Durante dos décadas recorrieron montañas, selvas, carreteras y poblaciones de Colombia. Enfrentaron el conflicto armado, estuvieron lejos de sus hogares durante fechas especiales, sacrificaron tiempo con sus familias y dedicaron su juventud a proteger la vida de millones de colombianos. Hoy, esa misión llegó a su fin.
En una emotiva ceremonia militar presidida por el jefe de Estado Mayor y segundo comandante de la Octava Brigada, coronel Jhonny Alexánder Melo, el Ejército Nacional rindió homenaje a 181 soldados profesionales que culminaron 20 años de servicio a la patria y emprendieron oficialmente una nueva etapa en la vida civil.
Frente a sus familias, compañeros y superiores, los soldados realizaron por última vez el saludo al tricolor nacional, un acto que culmina una carrera construida con disciplina, valentía y un profundo compromiso con Colombia.

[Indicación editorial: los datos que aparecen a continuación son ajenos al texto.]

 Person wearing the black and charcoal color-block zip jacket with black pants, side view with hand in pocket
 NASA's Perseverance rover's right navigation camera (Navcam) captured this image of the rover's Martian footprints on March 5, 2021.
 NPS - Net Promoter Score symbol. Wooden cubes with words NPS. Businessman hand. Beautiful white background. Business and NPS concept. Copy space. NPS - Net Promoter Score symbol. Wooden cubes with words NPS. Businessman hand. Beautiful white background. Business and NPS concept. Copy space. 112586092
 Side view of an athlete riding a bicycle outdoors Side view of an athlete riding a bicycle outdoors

Como muestra de gratitud por su entrega y vocación de servicio, los 181 militares recibieron la medalla militar Fe en la Causa, una de las distinciones con las que el Ejército Nacional exalta a quienes dedicaron su vida a defender la soberanía, proteger a la población y servir con honor.
Posteriormente, compartieron una cena de despedida junto a sus familias y compañeros de armas, cerrando un capítulo que quedará marcado para siempre en sus vidas.

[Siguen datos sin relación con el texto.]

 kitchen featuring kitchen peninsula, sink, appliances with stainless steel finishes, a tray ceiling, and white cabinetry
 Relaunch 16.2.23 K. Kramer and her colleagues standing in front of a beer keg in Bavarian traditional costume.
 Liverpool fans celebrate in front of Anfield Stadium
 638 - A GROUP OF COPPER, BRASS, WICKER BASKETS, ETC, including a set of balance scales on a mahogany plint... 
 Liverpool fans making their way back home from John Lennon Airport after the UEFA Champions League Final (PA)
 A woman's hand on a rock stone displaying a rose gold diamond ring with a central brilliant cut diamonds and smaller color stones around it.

Detrás de cada uniforme hay una historia de sacrificio.
Una de ellas es la del soldado profesional Wilton Mejía, que durante 20 años prestó servicio como enfermero de combate. Su carrera estuvo marcada por momentos profundamente difíciles: mientras cumplía una operación militar recibió la noticia del fallecimiento de su madre y, tiempo después, tuvo que enfrentar uno de los episodios más dolorosos de su vida al intentar salvar, sin éxito, a un compañero de armas que murió en sus manos.

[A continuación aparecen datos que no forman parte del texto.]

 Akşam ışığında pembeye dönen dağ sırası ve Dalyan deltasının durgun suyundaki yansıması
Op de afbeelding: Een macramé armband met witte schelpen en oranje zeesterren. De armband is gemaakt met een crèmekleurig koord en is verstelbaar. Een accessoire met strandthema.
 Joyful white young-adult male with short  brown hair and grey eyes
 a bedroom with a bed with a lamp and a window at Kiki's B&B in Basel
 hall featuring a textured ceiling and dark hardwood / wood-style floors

Sin embargo, cuando recuerda su paso por el Ejército, no solo habla de las dificultades. También evoca el orgullo de servir a Colombia, el compañerismo que nació en el terreno, las vidas que pudo ayudar a proteger y la satisfacción de haber cumplido con su deber.
Como él, los 180 soldados restantes también guardan historias de esfuerzo, resiliencia y entrega. Historias que comenzaron hace veinte años con un juramento de servicio y que hoy concluyen con la tranquilidad de haber cumplido la misión encomendada por la patria.
Los abrazos con sus esposas, hijos, padres y hermanos fueron el reflejo de un sentimiento compartido. Para muchos, este no solo fue el retiro de un soldado, sino el regreso de un esposo, un padre o un hijo que durante años antepuso el servicio a Colombia por encima de sus propios intereses.
Aunque dejan el uniforme, los principios y valores adquiridos durante su carrera militar permanecerán como parte de su proyecto de vida. Ahora enfrentan un nuevo desafío: construir una nueva historia desde la vida civil, llevando consigo el honor de haber servido durante dos décadas al Ejército Nacional y al pueblo colombiano.
La Octava Brigada agradece y exalta el compromiso de estos 181 soldados profesionales, cuyo legado permanecerá como ejemplo de vocación, disciplina y amor por la patria para las nuevas generaciones de militares.